Andanii nodded to the captain of her guard, who went to relay the orders. The quiet of the surroundings made Jatal suppress his breath as he listened. He caught distant yells over the brush and jangle of the troops’ armour as they spread out. Perhaps the Warleader and his men had reached the compound before them. Oddly enough, though no plants or flowers were in evidence, a cloyingly sweet perfume choked the air making him faintly nauseous.

‘M’lady,’ a lancer called from one of the neighbouring buildings. Andanii crossed in response and Jatal followed. They passed through the crowd of troops to an airy stone hall, perhaps a meditation space, or classroom. Within, a field of corpses lay sprawled across the flagged stone floor. All dead Thaumaturg magi. Or, since most were quite young, a class of their acolytes, students or postulants. The nearest was a girl. Her dark hair was cropped close to her skull, almost like fur, and her flesh was snowy pale where her legs and arms showed beyond her plain robes. The seeming reason her flesh was so unnaturally ashen was that her blood was now all pooled across the stones. The same was true of all the others.

A grisly assemblage of some thirty freshly dead.

‘Those fool mercenaries!’ Andanii snarled, and she pressed the back of a hand to her mouth. ‘They will bring the yakshaka down upon us!’

Jatal was not so certain of this; the mercenaries seemed to be across the compound. And the students lay toppled forward from cross-legged positions — a pose of meditation. Their features were still serene, though smeared in drying gore. The Warleader’s men were mercenaries, true, but they did not strike him as so coldblooded. Besides, if one of the mercenaries had come across such a pretty girl as this, Jatal had no doubt he would have done more than merely strike her down.

He turned to his second, Gorot. ‘Take charge of the main body — secure that courtyard.’

The old campaigner saluted and jogged off.

‘M’lady,’ Andanii’s guard captain called.
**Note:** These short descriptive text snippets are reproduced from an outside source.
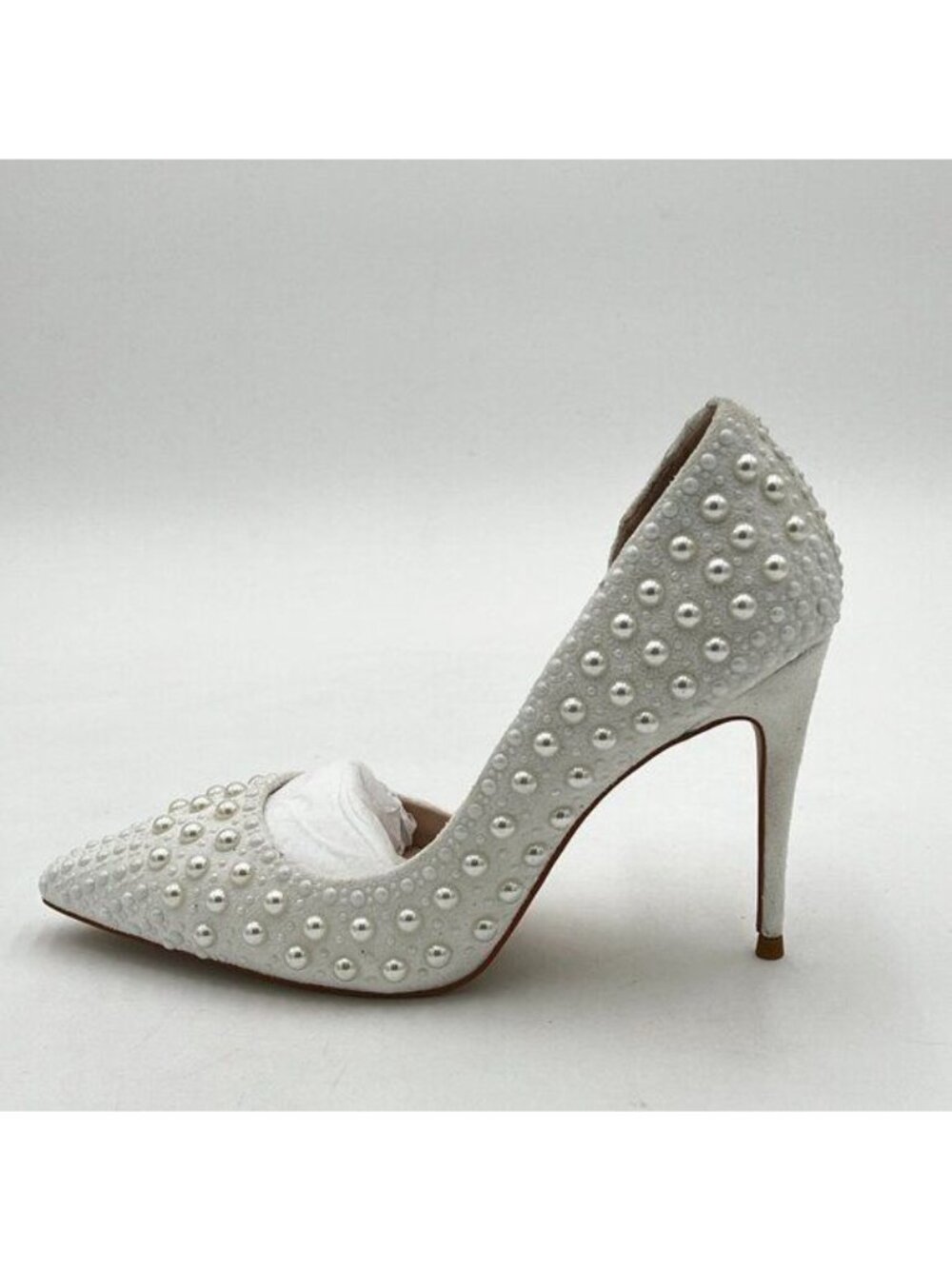 FSJ Women Formal Pointed Toe Dress Shoes D'Orsay High Heels Sexy Stiletto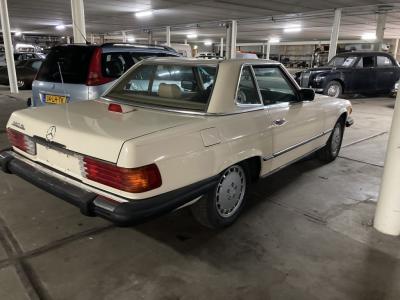1987 Mercedes - Benz 560 SL Creme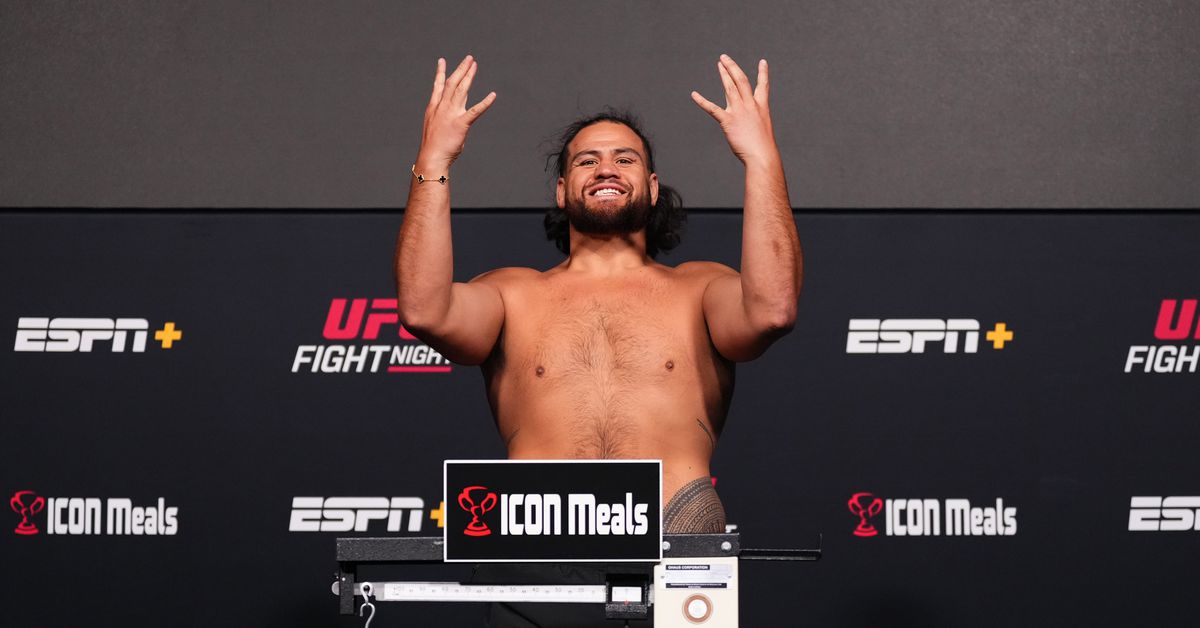 Resultados del pesaje de UFC Vegas 88: Tres peleadores fallan en el peso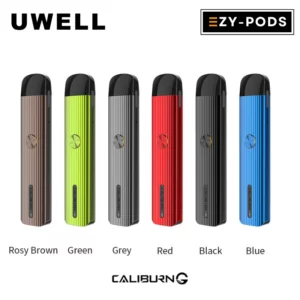 Uwell Caliburn G รวม พอตบุหรี่ไฟฟ้า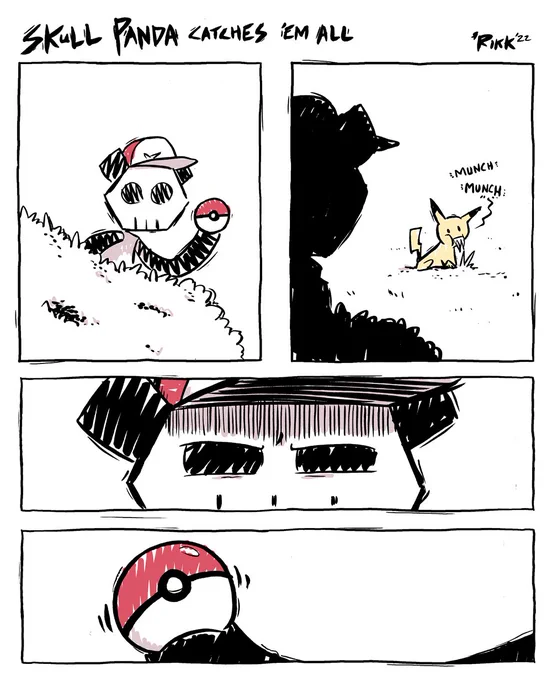 Gotta catch 'em all 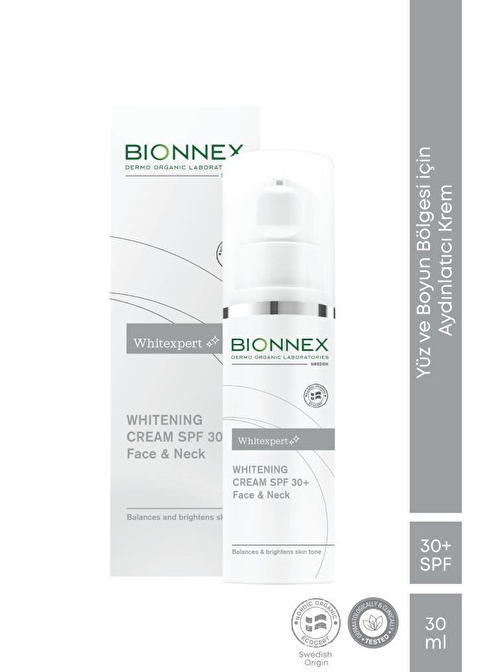 Bıonnex  Whitex pert Whitening Cream Spf30 30 ml - Yüz Ve Boyun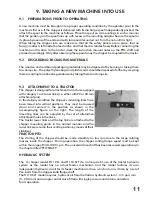 Preview for 11 page of JUN KARRI HJ 10 SL Operating Instructions Manual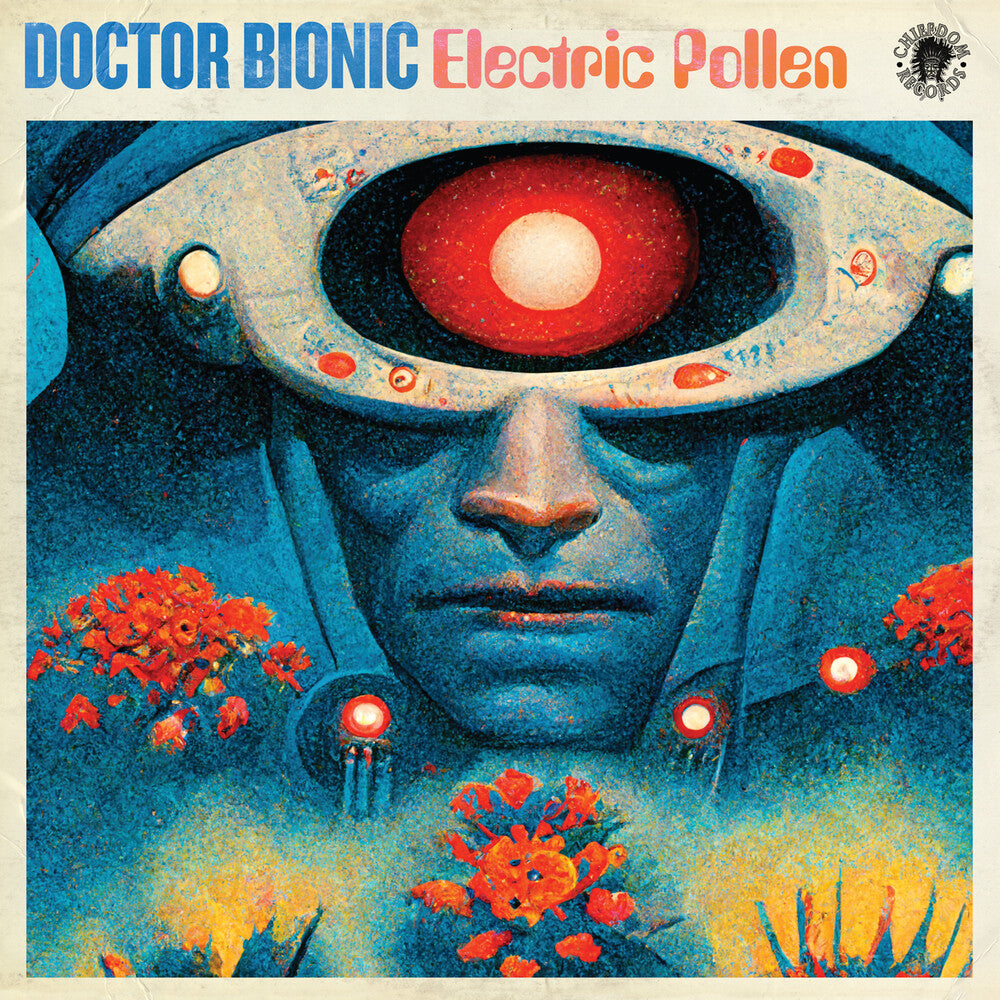 [PRE-ORDER] Doctor Bionic - Electric Pollen (LP) { vinyl }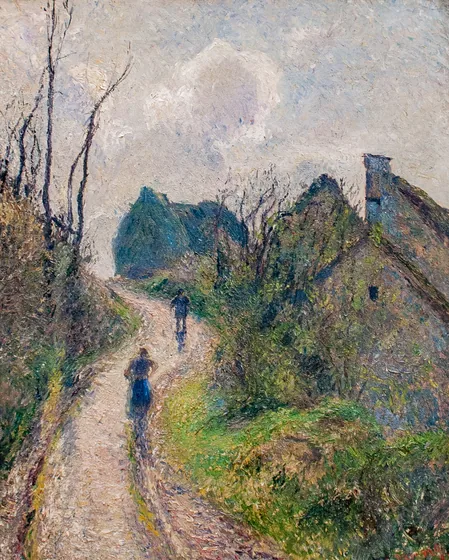 Sente de la Ravinière à Osny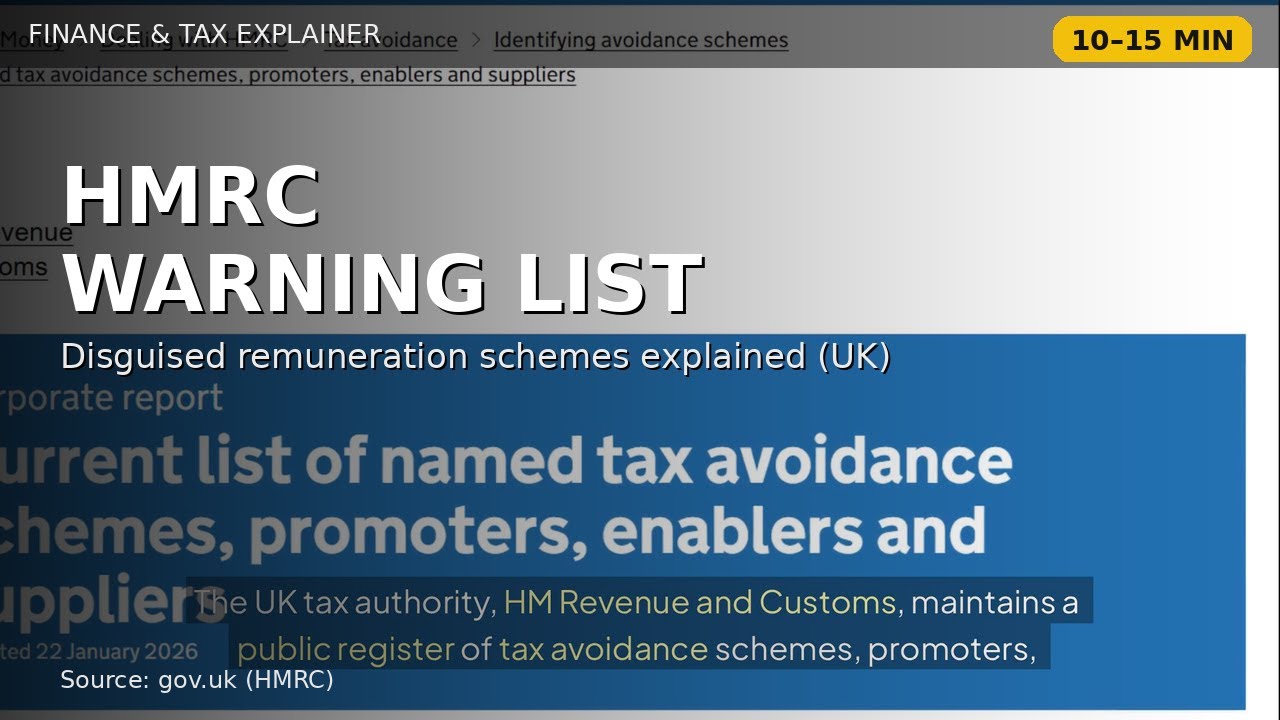 HMRC Update Explained: Named Tax Avoidance Promoters (UK)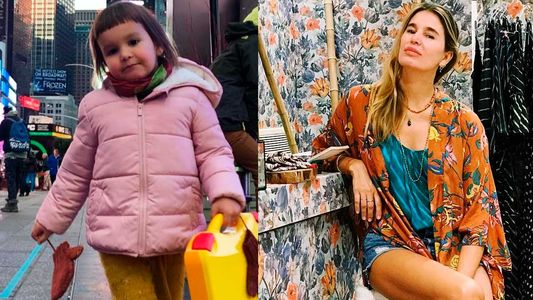 El divertido video de Indra, la pequeña hija de Dolores Barreiro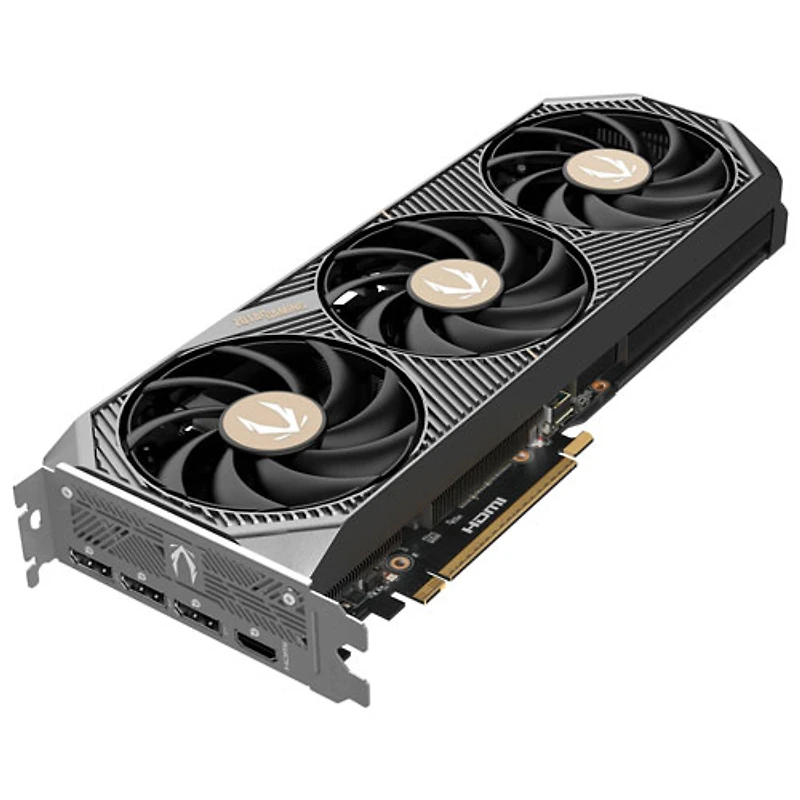 ZOTAC Gaming GeForce RTX 5070 Solid OC 12GB GDDR7 Video Card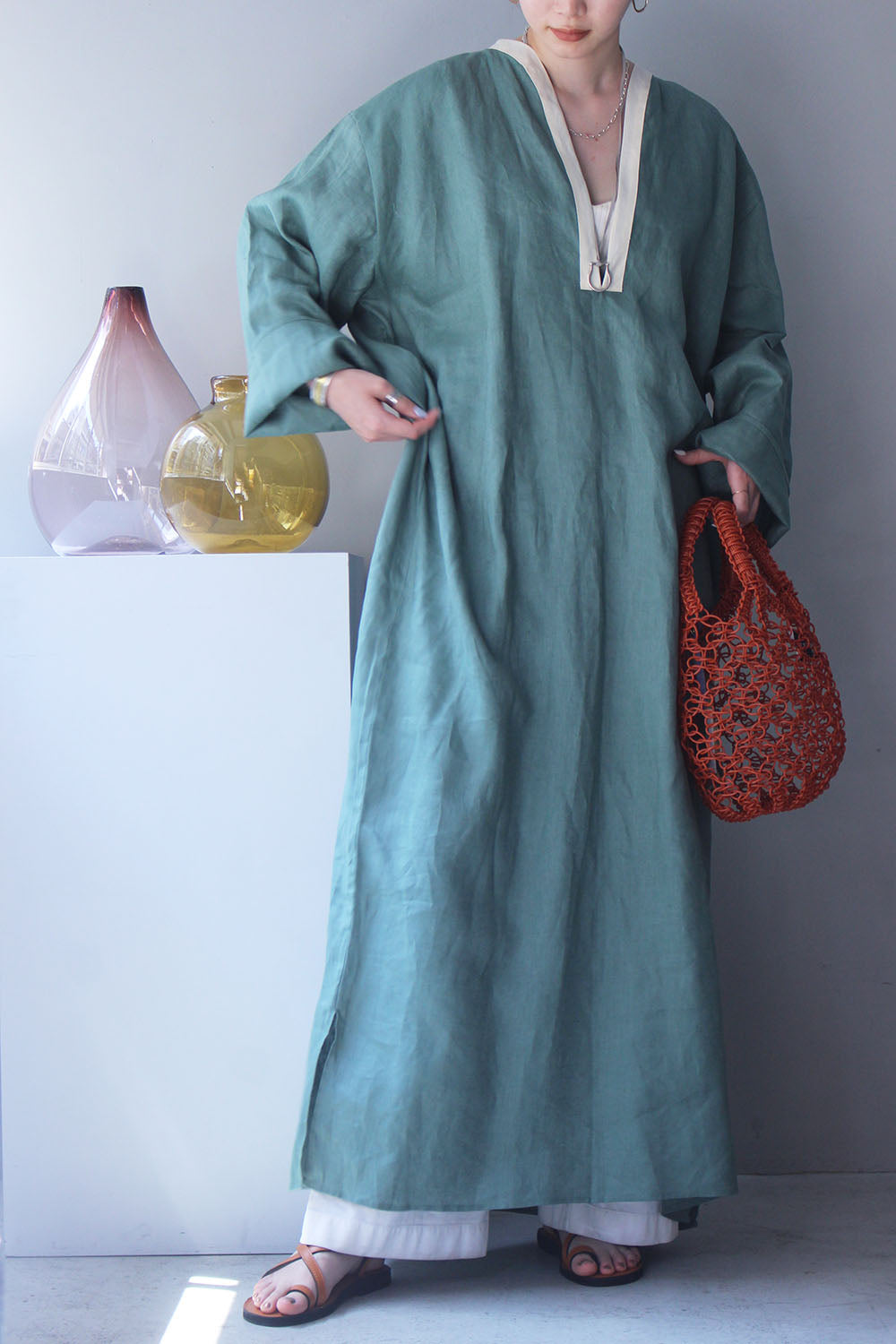 charrita “vestido geraba“(green)(exclusive item)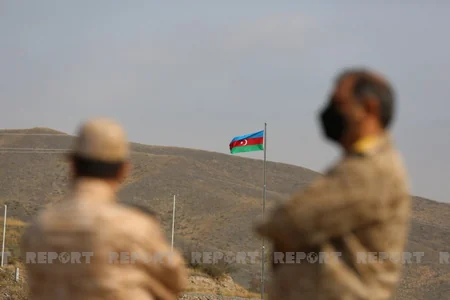 Representatives of diplomatic corps arrive in Talish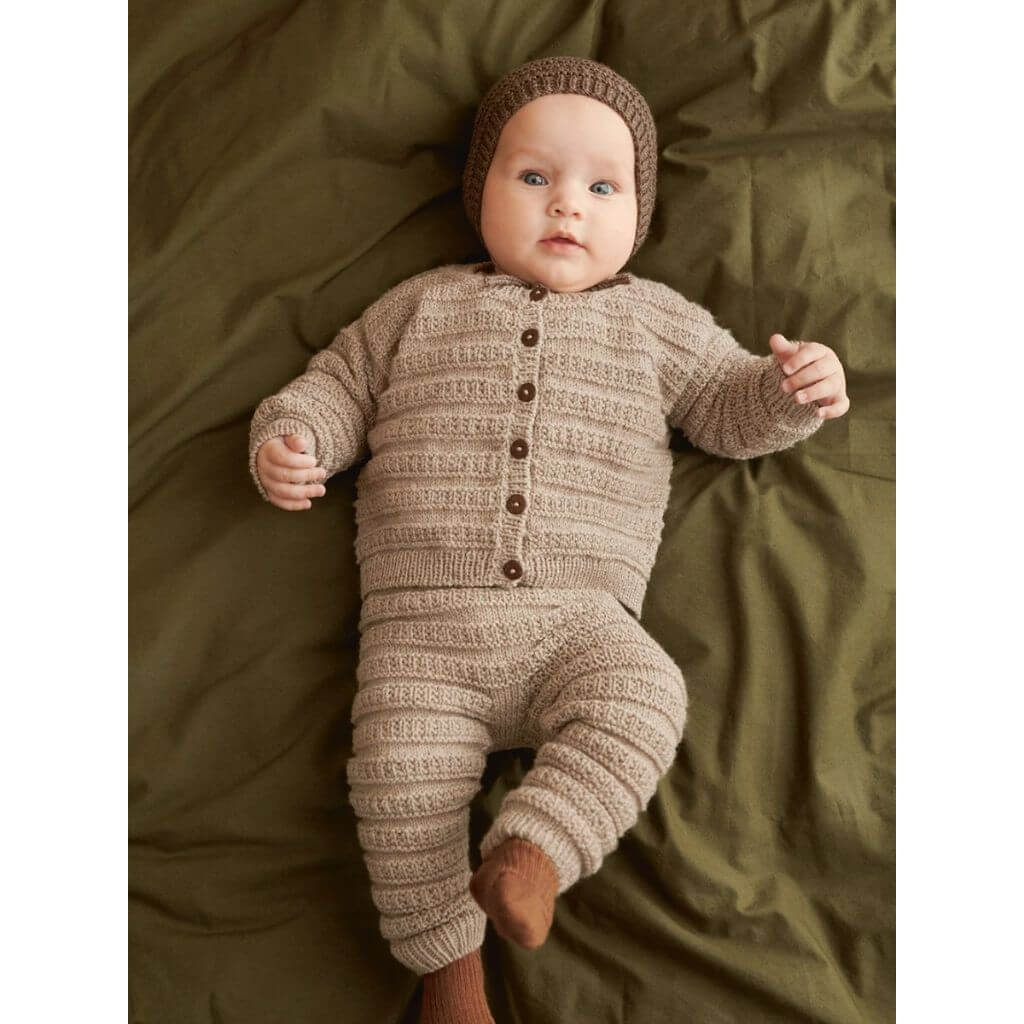 Sandnes Garn Pattern Baby Cardigan Fillip Strickanleitung - Sandnes Garn (Heft) bei bei bei bei Lieblingsgarn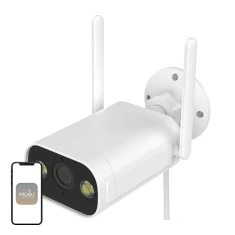 IP-камера зовнішня MOES WCM-JD-T1 Wi-Fi 3MP (WCM-JD-T1-EU-EN)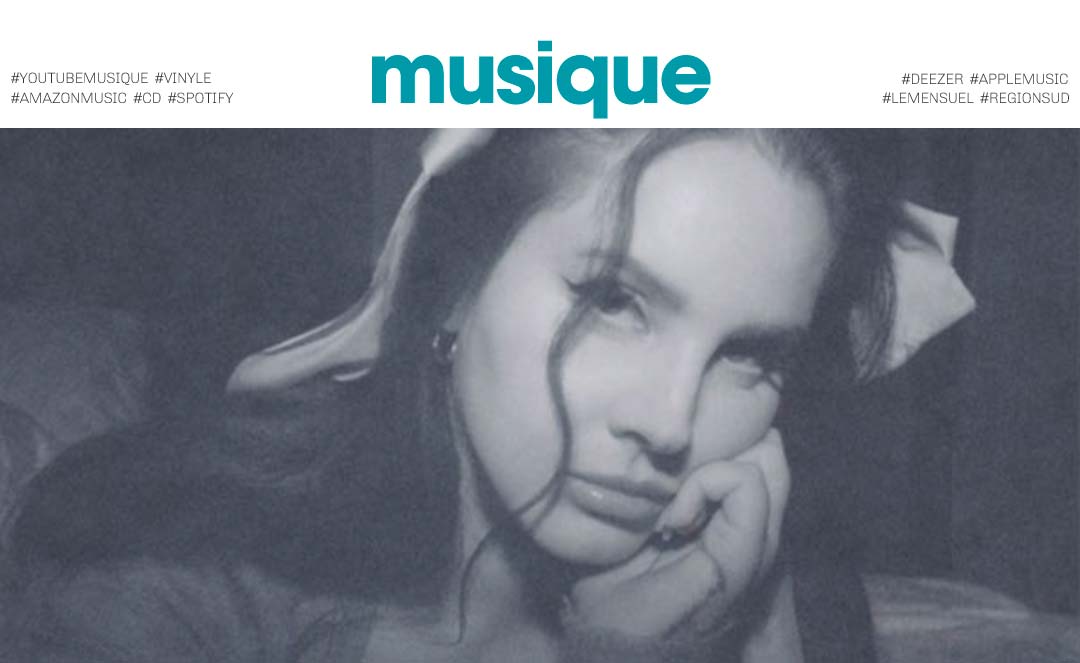Le nouvel album de Lana del Rey erre entre poésie et électro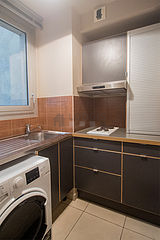 Wohnung Paris 17° - Küche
He’d been examining the bodies and he peered up now, wonderment and a touch of unease in his gaze. ‘I see no wounds among them.’

A set of prints crossed the pooled gore. A calm unhurried set of bare splay-toed feet that walked on across the next court leaving behind a trail of drying blood. The killer? None of the mercenaries went barefoot. A fellow Thaumaturg? Yet the acolytes’ slippers lay in a jumbled heap next to the entrance — these people did not go barefoot.

Someone did. The detail nagged at Jatal. It was familiar but he could not quite place it. The prints somehow mesmerized him; he could not help but follow them. They climbed on to a raised colonnaded walk of a series of stone arches, where Andanii joined him. ‘We have to stop these fools from spilling any more blood.’